─── DOCUMENT PASSAGE ───
Uniloc 2017 argued that its predecessors had not granted such a license to Fortress and, even if they had, the license would not eliminate Uniloc 2017's standing. Uniloc 2017 further argued that, in any event, any license had been eliminated by a Termination Agreement executed between Uniloc 2017's predecessors and Fortress before these suits commenced. The district court granted Google's motion to dismiss, finding that a license had been granted; that the license survived the Termination Agreement; and that Uniloc 2017 therefore lacked standing. We hold that the district court erred in interpreting the Termination Agreement and in concluding there was no subject matter jurisdiction. We reverse and remand.
BACKGROUND
In two related appeals, we today determine that Uniloc 2017 is collaterally estopped from arguing both that Uniloc 2017's predecessors had not licensed Fortress and that Fortress's license did not deprive Uniloc 2017 of standing. Uniloc USA, Inc. v. Motorola Mobility LLC , 52 F.4th 1340 (Fed. Cir. 2022). This case presents a different issue: Whether the Termination Agreement terminated Fortress's license, and thereby restored Uniloc 2017's standing to sue, an issue as to which there is no claim of collateral estoppel.
The other appeals are Uniloc USA, Inc. v. Motorola Mobility LLC , No. 21-1555, (Fed. Cir. 2022) and Uniloc 2017 LLC v. Blackboard Inc. , No. 21-1795 (Fed. Cir. 2022).
The background of the present controversy is as follows. On December 30, 2014, Uniloc 2017's predecessors, Uniloc Luxembourg ("Uniloc Lux") and Uniloc USA (together, "the Unilocs"), entered into a Revenue Sharing and Note and Warrant Purchase Agreement ("RSA") with Fortress in connection with a loan Fortress made to the Unilocs. The RSA stated:
[T]he [Unilocs] shall grant to [Fortress], for the benefit of the Secured Parties, a non-exclusive, royalty free, license (including the right to grant sublicenses) with respect to the Patents, which shall be evidenced by, and reflected in, the Patent License Agreement. [Fortress] and the Secured Parties agree that [Fortress] shall only use such license following an Event of Default.
─── RAW DATA ───
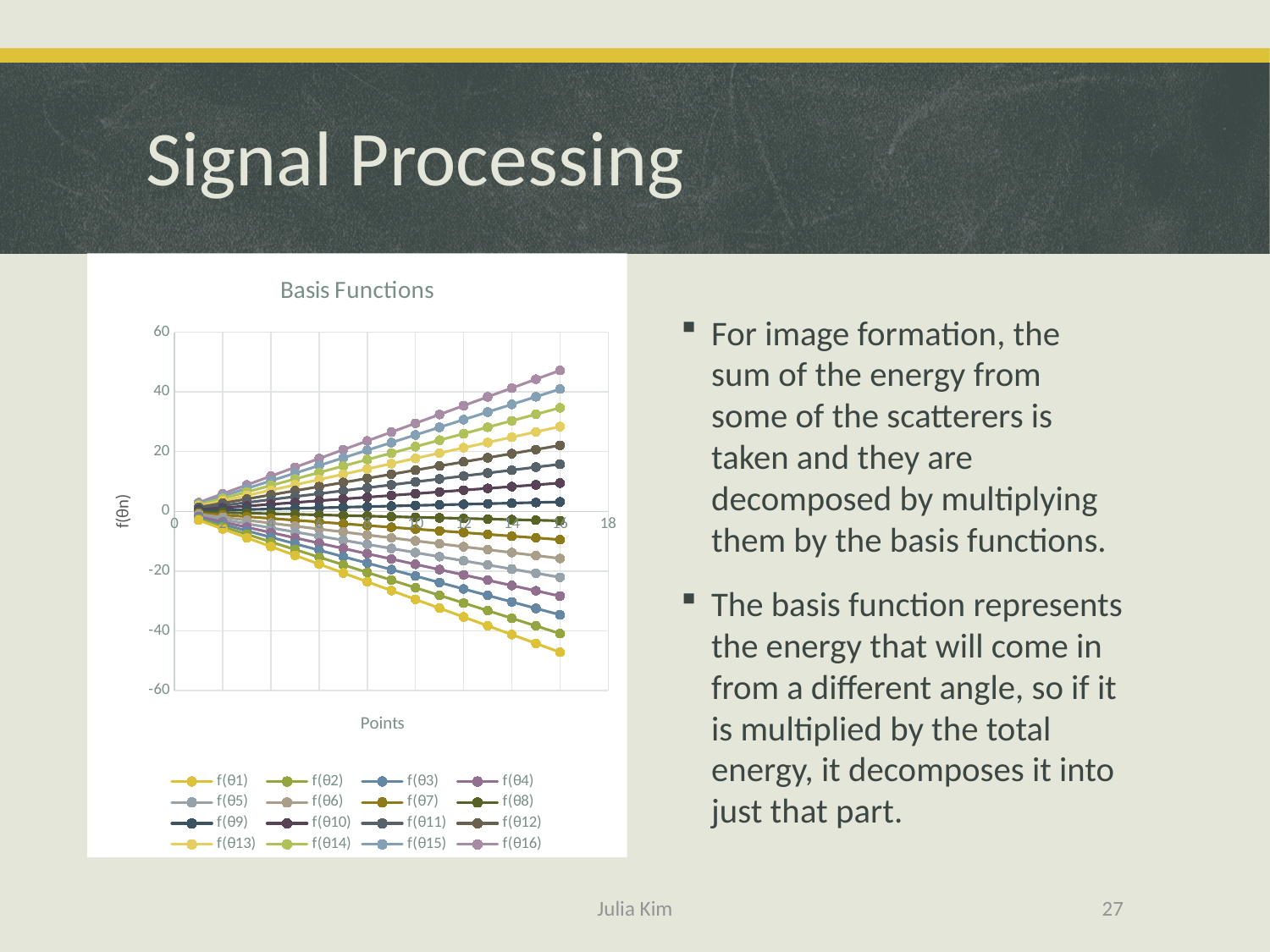
What is the lowest tick value shown on the y axis of the chart? -60 What is the label of the x axis of the chart? Points Is the highest value plotted at x = 16 greater or less than 40? greater Do the values of the topmost line rise or fall as x increases? rise What is the highest tick value shown on the x axis of the chart? 18 Do the values of the bottommost line rise or fall as x increases? fall Is the highest value plotted at x = 8 greater or less than 40? less What kind of chart is shown on the slide? line chart Is the lowest value plotted at x = 16 greater or less than -40? less How many series does the chart's legend list? 16 What is the title of the chart? Basis Functions What is the highest tick value shown on the y axis of the chart? 60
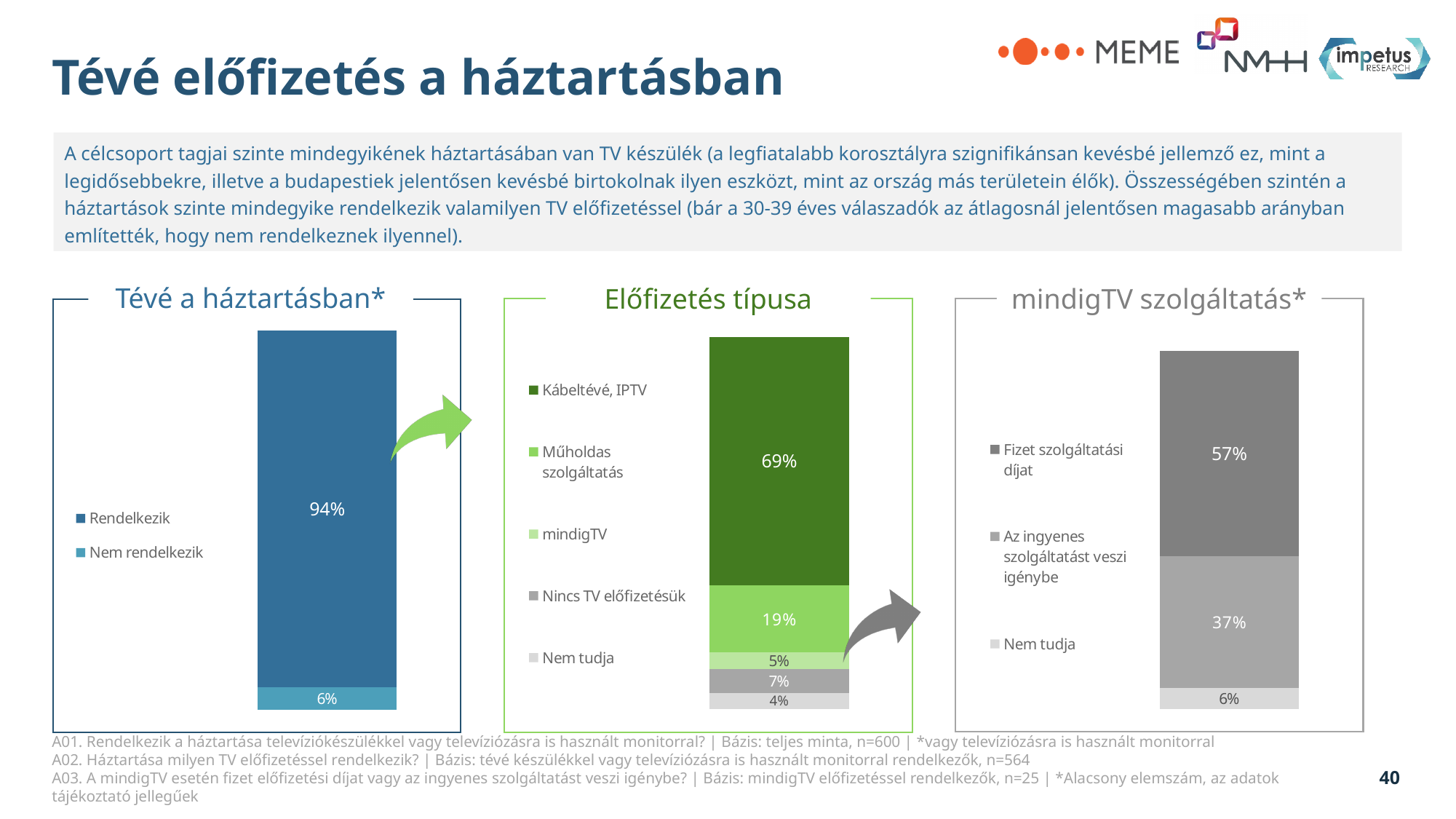
In the 'Előfizetés típusa' chart, how many segments does the legend list? 5 In the 'Előfizetés típusa' chart, which is larger: 'mindigTV' or 'Nincs TV előfizetésük'? Nincs TV előfizetésük In the 'Tévé a háztartásban*' chart, what is the value for 'Rendelkezik'? 94% In the 'mindigTV szolgáltatás*' chart, what is the value for 'Az ingyenes szolgáltatást veszi igénybe'? 37% In the 'Előfizetés típusa' chart, what is the value for 'Kábeltévé, IPTV'? 69% In the 'mindigTV szolgáltatás*' chart, what is the difference between 'Fizet szolgáltatási díjat' and 'Az ingyenes szolgáltatást veszi igénybe'? 20% In the 'Előfizetés típusa' chart, what is the value for 'Műholdas szolgáltatás'? 19% In the 'mindigTV szolgáltatás*' chart, what is the value for 'Fizet szolgáltatási díjat'? 57% What type of chart is the 'mindigTV szolgáltatás*' chart? Stacked bar chart In the 'Előfizetés típusa' chart, which segment has the lowest value? Nem tudja In the 'Tévé a háztartásban*' chart, what is the difference between 'Rendelkezik' and 'Nem rendelkezik'? 88% In the 'Tévé a háztartásban*' chart, what is the value for 'Nem rendelkezik'? 6%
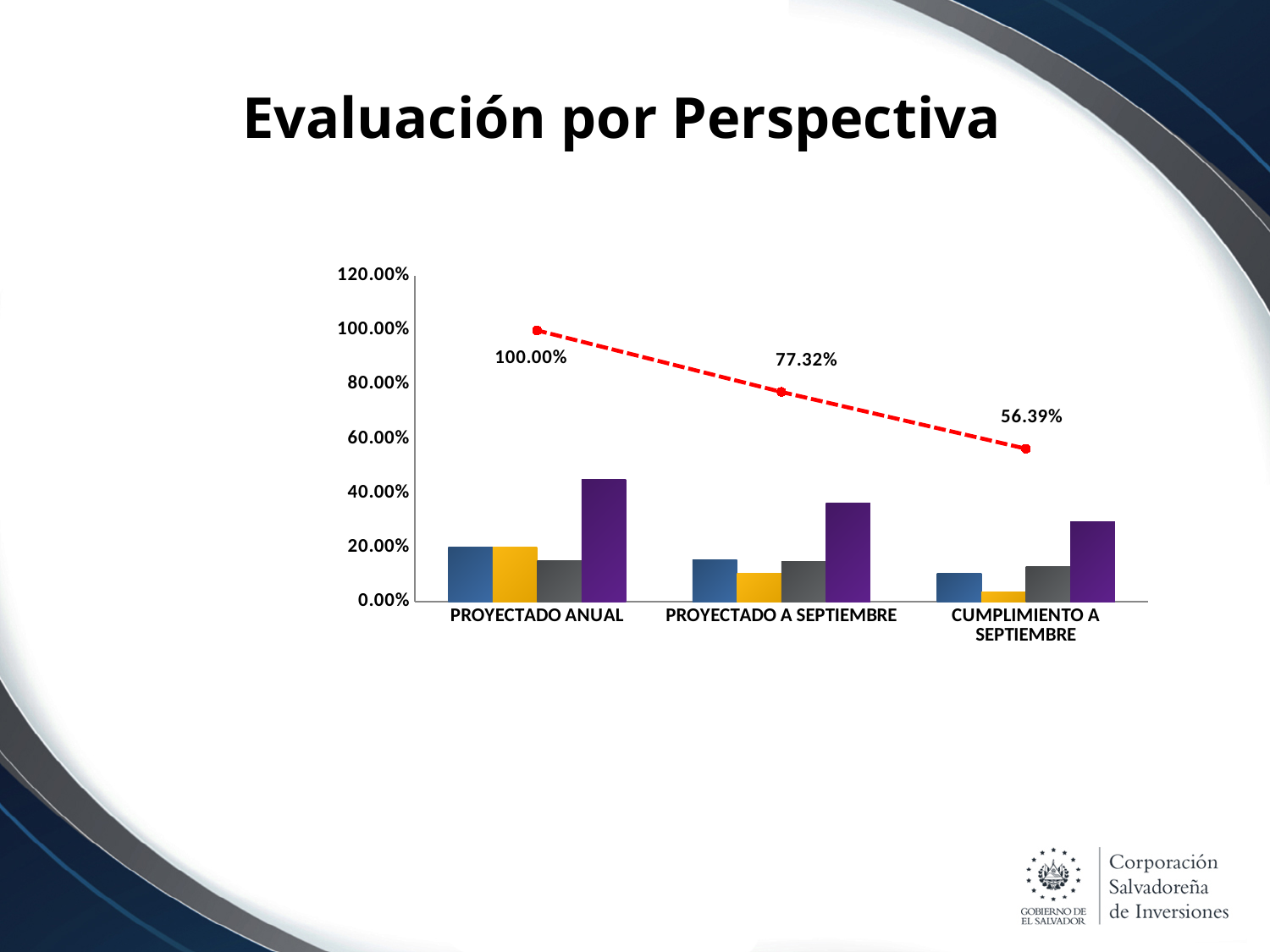
Is the purple bar for CUMPLIMIENTO A SEPTIEMBRE greater or less than 40.00%? less Which category has the lowest value on the dashed red line? CUMPLIMIENTO A SEPTIEMBRE Which purple bar is taller: the one for PROYECTADO ANUAL or the one for CUMPLIMIENTO A SEPTIEMBRE? PROYECTADO ANUAL What value does the dashed red line show for CUMPLIMIENTO A SEPTIEMBRE? 56.39% What is the title of the slide containing the chart? Evaluación por Perspectiva What value does the dashed red line show for PROYECTADO ANUAL? 100.00% What is the difference between the line values for PROYECTADO A SEPTIEMBRE and CUMPLIMIENTO A SEPTIEMBRE? 20.93% Which category has the highest value on the dashed red line? PROYECTADO ANUAL What value does the dashed red line show for PROYECTADO A SEPTIEMBRE? 77.32% What is the difference between the line values for PROYECTADO ANUAL and CUMPLIMIENTO A SEPTIEMBRE? 43.61% How many categories are shown on the x axis? 3 Do the values on the dashed red line rise or fall from left to right across the categories? fall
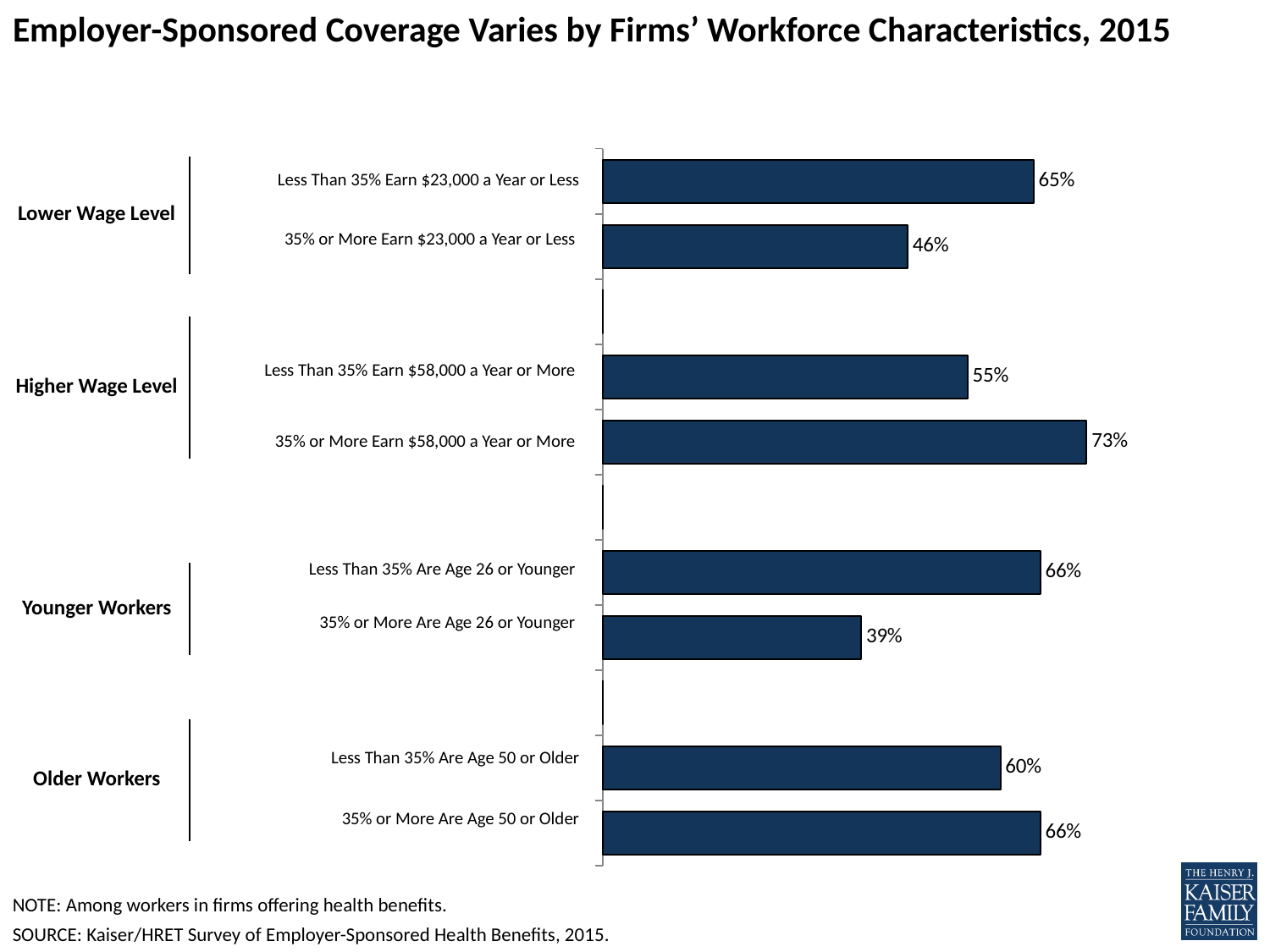
How many workforce characteristic groups are labelled on the left of the chart? 4 How many bars are plotted on the chart? 8 What kind of chart is shown on the slide? Bar chart What is the value for firms where 35% or more earn $23,000 a year or less? 46% What is the value for firms where less than 35% are age 50 or older? 60% What is the value for firms where less than 35% earn $23,000 a year or less? 65% Which is larger: the value for firms where less than 35% earn $58,000 a year or more, or the value for firms where 35% or more earn $58,000 a year or more? 35% or More Earn $58,000 a Year or More Which category has the highest value? 35% or More Earn $58,000 a Year or More Which category has the lowest value? 35% or More Are Age 26 or Younger What is the value for firms where 35% or more earn $58,000 a year or more? 73% What is the difference between the values for firms where less than 35% are age 26 or younger and firms where 35% or more are age 26 or younger? 27 percentage points What is the value for firms where 35% or more are age 26 or younger? 39%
───
» REQUIREMENT 1:
Answer these questions from the Uniloc passage:
(a) Which motion did the district court grant?
(b) On what date did the Unilocs enter into the RSA with Fortress?
(c) Under the RSA, when may Fortress use its license?
» REQUIREMENT 2:
Print the stretch of the Uniloc passage from "Uniloc 2017 argued" through "reverse and remand." word for word.

» ANSWER SPACE 1:
(a) Google's motion to dismiss.
(b) December 30, 2014.
(c) Only following an Event of Default.

» ANSWER SPACE 2:
Uniloc 2017 argued that its predecessors had not granted such a license to Fortress and, even if they had, the license would not eliminate Uniloc 2017's standing. Uniloc 2017 further argued that, in any event, any license had been eliminated by a Termination Agreement executed between Uniloc 2017's predecessors and Fortress before these suits commenced. The district court granted Google's motion to dismiss, finding that a license had been granted; that the license survived the Termination Agreement; and that Uniloc 2017 therefore lacked standing. We hold that the district court erred in interpreting the Termination Agreement and in concluding there was no subject matter jurisdiction. We reverse and remand.